I own the Ticino myself and am pleased with it.


----------



## Stormvision

Beautiful watch! I already knew the Ticino, but it's a little bit pricier than Tisell because it seems to be sold only in the US and there is no cheap international shipping from there. Besides, I was looking for a smaller case, like 42mm. 

I didn't know of PJS, thanks for the suggestion! They seems to be perfect, if only they weren't quartz


----------



## Stormvision

My mistake, apparently PJS are both quartz and mechanical, but they seem to lack the display caseback


----------



## JorgeT

I bought a pilot earlier this year via ebay. I think I bid something like $138 and won. I am very pleased with quality, packing, accuracy, it is really a great watch. My only complain was that the deployment clasp was not very good, but you are provided with a buckle as well. After I got it I was very willing to get a mechanical chrono as well, but ran with the same luck as you: no more ebay sales and web page is not very good. I never tried to contact them but they did write to me as they mailed the package a couple of days late (very politely and very clear). So I strongly recommend them but they are I guess a little hard to come by.

Jorge


----------



## ryan92084

car4life said:


> Tisell will resume sales on the eBay from Sep. 44mm manual winding and 40mm auto will be the first two flieger models for sales according to the owner.

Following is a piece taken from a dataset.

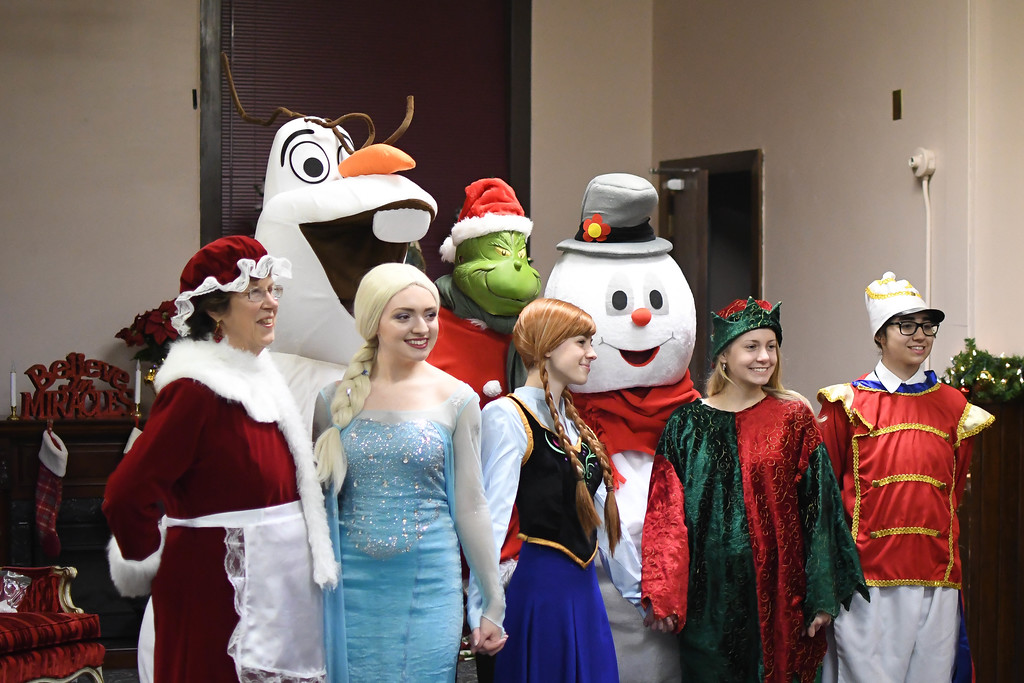 ". Eric Bonzar�The Morning Journal<br> Guests were treated with appearances from holiday classics such as Frosty the Snowman and characters from Disney\'s ""Frozen,\"" during Main Street Amherst\'s Lolly the Trolley event, Dec. 13, 2017."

Good to hear. I'm looking forward to the 40mm auto.


----------



## Stormvision

car4life said:


> Tisell will resume sales on the eBay from Sep. 44mm manual winding and 40mm auto will be the first two flieger models for sales according to the owner.


Good to know, thank you!


----------



## ryan92084

car4life said:


> Just out of curiosity, which movement do u prefer in 40mm fliger? Miyota or Seagull?


If, as you've mentioned in some other threads, its the 9015 then definitely the Miyota for me.


----------



## Chronopolis

car4life said:


> Hi JorgeT, it sounds like your luck ran out when Tisell was hit hard by copycat debate in domestic market late year. After exchanging several emails with him, he told me clearly that he wanted to build up his reputation overseas. I am just helping here.
> I recommended him about prmoting more his ST19 Chronos in the overseas market, so let's see what happens.


Do you know if he:
1. Assemble them himself? Or 
2. Has them done in China?

If 2, does he go there to do QC personally?
I really like the chronos, but *I cannot trust the ST19 movement,*_ due to my unhappy experience with them._


----------



## kaitanium

Just bought and paid for a 40mm ST2130 pilot. cant wait to get my hands on it! Love tisell watches and the price! Yes you need someone in Korea who can phone the guy to set up the process. He never returned my numerous ebay messages or regular emails.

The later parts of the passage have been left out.